88

# ABSTRACTS

Talks

John Robert Armstrong
The familiar notion of a representation of a group or of a Lie algebra can be extended to that of a representation of a category. This algebraic technique can be applied to categories of tangles, and thus to knot theory. In particular, Kauffman bracket evaluations can be seen as
restrictions of a certain family of representations of the category
{\bf FrTang} of framed, unoriented tangles.

Marta Asaeda
I will talk about TQFT constructed from subfactors--pairs of certain von Neumann algebras--.

Stephen J Bigelow
A classical problem is to understand the representation theory of the
symmetric group S_n. There is a beautiful solution to this problem over
characteristic zero. The behavior in characteristic p is similar to the
behavior of the Hecke algebra when the parameter q is a primitive pth root of unity. A conjecture by Dipper gives a precise correspondence in the case p^2>n. I will discuss a topological approach to this conjecture.

Let M be an oriented n-dimensional manifold.
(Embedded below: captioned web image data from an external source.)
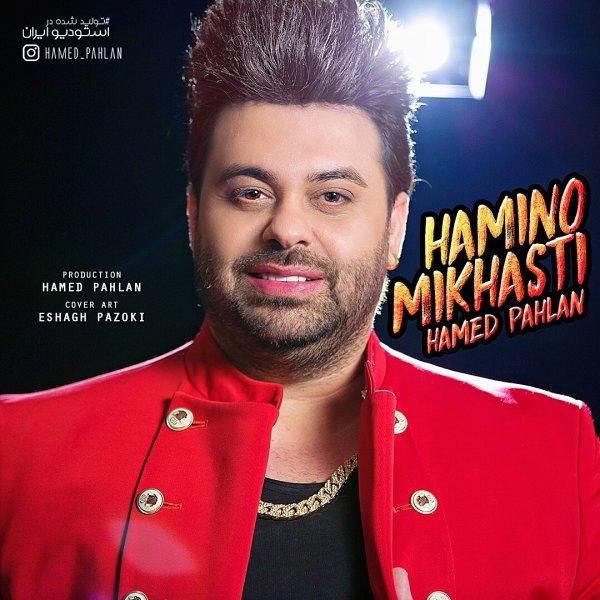 Hamed Pahlan - Hamino Mikhasti Song'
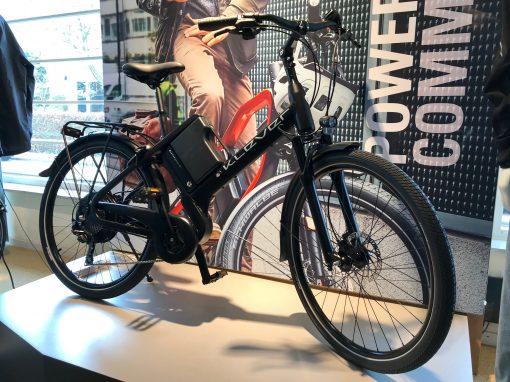 Klever S New, e-bike, 2018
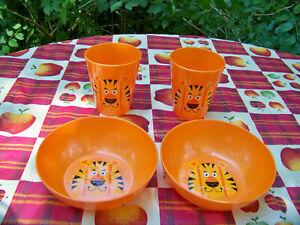 2 Jungle Animal Juice Glasses Tumblers - 2 Jungle Animal Plates Kids, Children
We study
the causal relations between the wave fronts W_1 and
W_2 that originated at some points of M. We introduce a
numerical topological invariant CR(W_1, W_2) (the so-
called causality relation invariant) that, in particular,
gives the algebraic number of times the wave front W_1
passed through the point that was the source of W_2
before the front W_2 originated. This invariant can be
easily calculated from the current picture of wave fronts
on M without the knowledge of the propagation law for the
wave fronts. Moreover, in fact we even do not need to know
the topology of M outside of a part P of M such
that W_1 and W_2 are null-homotopic in P.
We also construct the Affine winding number invariant
win which is the generalization of the winding number to
the case of nonzero-homologous shapes and manifolds other
than R^2. The win invariant gives the algebraic number
of times the wave front has passed through a given point
between two different time moments without the knowledge of
the wave front propagation law.
The invariants described above are particular cases of the
general affine linking invariant al of nonzero homologous
submanifolds N_1 and N_2 in M introduced by us. To
construct al we introduce a new pairing on the bordism
groups of space of mappings of N_1 and N_2 into M.
For the case N_1=N_2=S^1 this pairing can be regarded as
an analog of the string-homology pairing constructed by
Chas and Sullivan, and it is a generalization of the
Goldman Lie bracket.

Sam Lomonaco
A map phi:A->S from a group group A to a set S is said to have hidden subgroup
Structure if there exists a subgroup K (called a hidden subgroup) and an injection
iota: A/K -> S such that phi = iota composed with nu, where nu:A -> A/K is the
natural map.
We show how Shor’s quantum factoring algorithm can be viewed as a quantum hidden
subgroup (QHS) algorithm. We then show how to create QHS
algorithms on a variety of groups, including the additive group of reals,
and the circle (i.e., the additive group of reals mod 1).
Finally we discuss a QHS algorithm for functional integrals, which is highly speculative.
The algorithm, in the spirit of Feynman, is based on functional integrals whose existence
is difficult to determine, let alone approximate. However, in the light of Witten's
functional integral approach to the knot invariants, this algorithm has the advantage
of suggesting a possible approach toward the development of a QHS algorithm for
the Jones polynomial.
This work is in collabration with Lou Kauffman
This paper can be found at the URL:
http://xxx.lanl.gov/abs/quant-ph/0304084..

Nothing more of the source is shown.